Fair and simple for clients or brokers?
Meanwhile Peter Lurie, director of Proactive Protection defended the NCD model saying: "As a big fan of mutual funded companies where there are no surprises, it makes me wonder why commercial entities are still hung up about the NCD and their place in the market.
"Is it down to the fact that the company feels bad about the penalty? Or the fact that the client gets itchy feet when they claim and the premium goes up?
"The value of NCD's are that they work, and with the option of protecting them the client can feel more at ease with this in place, even if it means a protection for only one year or a buy back option is available. People understand that. What's more is that you give the client a choice."
Discussing VitalityHealth's pricing proposition, Lurie said: "Vitality's new idea about the FIT framework makes it simpler and fairer for them, does it actually make it simpler and fairer for the client, or for us as brokers?
"As a fairly complex product in nature the idea of being able to manage premiums through age, medical inflation and claims and wellness is no different.
"In VitalityHealth's literature it states price increases related to age, base increase and claims adjustment (a+b+c), we all know how to spell but what does that actually mean, I also notice the word ‘increases?'"
He added: "From what I understand as well is that if an older client makes a claim, their premium % increases more than a younger client, but I could be wrong.
"However, I am looking forward to seeing how this works in practice."

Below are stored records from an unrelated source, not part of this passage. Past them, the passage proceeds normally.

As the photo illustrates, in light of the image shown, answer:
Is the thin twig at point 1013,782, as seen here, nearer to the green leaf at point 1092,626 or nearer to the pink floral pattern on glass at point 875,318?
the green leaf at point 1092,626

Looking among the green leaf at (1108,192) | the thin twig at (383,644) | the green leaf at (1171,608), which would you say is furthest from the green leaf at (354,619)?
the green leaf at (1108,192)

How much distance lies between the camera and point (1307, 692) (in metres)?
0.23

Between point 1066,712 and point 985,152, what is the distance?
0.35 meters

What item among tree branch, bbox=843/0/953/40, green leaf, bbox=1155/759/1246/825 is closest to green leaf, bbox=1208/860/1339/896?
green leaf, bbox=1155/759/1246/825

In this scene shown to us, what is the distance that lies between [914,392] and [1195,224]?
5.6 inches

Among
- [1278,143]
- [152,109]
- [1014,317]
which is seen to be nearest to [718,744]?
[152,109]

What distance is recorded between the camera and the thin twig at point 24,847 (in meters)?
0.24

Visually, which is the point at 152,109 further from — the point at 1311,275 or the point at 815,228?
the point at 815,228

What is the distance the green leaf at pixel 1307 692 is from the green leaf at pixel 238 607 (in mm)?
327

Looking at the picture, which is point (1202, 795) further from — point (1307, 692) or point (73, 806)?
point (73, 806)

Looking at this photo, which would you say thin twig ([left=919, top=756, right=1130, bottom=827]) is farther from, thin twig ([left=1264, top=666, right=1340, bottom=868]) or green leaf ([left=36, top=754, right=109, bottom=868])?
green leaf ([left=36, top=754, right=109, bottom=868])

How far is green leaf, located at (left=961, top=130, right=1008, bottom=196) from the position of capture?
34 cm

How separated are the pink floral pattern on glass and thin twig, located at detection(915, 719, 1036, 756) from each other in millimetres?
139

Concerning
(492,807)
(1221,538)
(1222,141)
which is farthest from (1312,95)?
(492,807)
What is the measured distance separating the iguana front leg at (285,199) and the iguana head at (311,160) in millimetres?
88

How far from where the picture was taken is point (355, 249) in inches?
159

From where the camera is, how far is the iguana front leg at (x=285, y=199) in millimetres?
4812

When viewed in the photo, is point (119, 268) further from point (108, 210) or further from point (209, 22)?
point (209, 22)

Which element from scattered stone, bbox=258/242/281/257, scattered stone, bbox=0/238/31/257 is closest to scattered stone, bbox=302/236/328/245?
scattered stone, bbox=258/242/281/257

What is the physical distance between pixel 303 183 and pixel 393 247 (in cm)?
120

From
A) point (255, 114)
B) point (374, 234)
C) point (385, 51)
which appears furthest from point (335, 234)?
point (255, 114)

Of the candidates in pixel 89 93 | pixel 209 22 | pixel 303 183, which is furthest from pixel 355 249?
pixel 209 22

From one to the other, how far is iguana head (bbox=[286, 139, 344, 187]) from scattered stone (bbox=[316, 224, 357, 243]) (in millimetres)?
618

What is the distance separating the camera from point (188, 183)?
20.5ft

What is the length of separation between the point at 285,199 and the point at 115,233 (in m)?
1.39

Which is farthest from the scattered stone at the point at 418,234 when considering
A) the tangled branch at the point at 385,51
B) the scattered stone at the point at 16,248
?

Transparency and simplicity
Meanwhile Stuart Scullion, chairman of Association of Medical Insurers and Intermediaries (AMII) and Commercial Director at Punter Southall Health & Protection welcomed the transparency of Vitality's new pricing model.
He said: "The current system of NCDs can cause confusion. Each Insurer has slightly differing criteria in the application of their NCD scheme. In some instances it is financially better for the client not to claim where the cost is relatively small because of the impact on the NCD band movement.
"Some insurers offer a "zero impact" clause where the cost of claims in the insured period is less than £250, or where they are in relation to certain treatments. Vitality are correct in their statement that a 10% move in NCD does not necessarily mean an 10% increase in the clients premium.
"Within my own business we have received more commentary from clients in relation to NCDs as part of our client contact programme and Conduct Risk evaluation than anything.
"Many find their application difficult to understand, confusing and not always in their best interests. As a result we have produced our own customer guide "No Claims Discounts explained" to remove the mystery and mystique.
"Anything which encourages openness and transparency must be in the best interests of the consumer."
Meanwhile Lurie questioned whether Vitality's shared value model could be applied in a different way to reward clients in the name of simplicity.
He said: "Wouldn't it be simpler if Vitality who are so engaged with wellness and fitness really reward clients for those who do well rather than penalise them for claims, I find this harder to explain given the nature of how it all works these days as there are so many attributes to vitality and engagement?
"The hardest part of this is getting my head around a client who injures them trying to keep fit and then gets penalised for it? Furthermore, for those who have exclusions reward them by lowering their premiums making it fairer all-round? We do now have an extra 2% IPT increase to deal with come next year."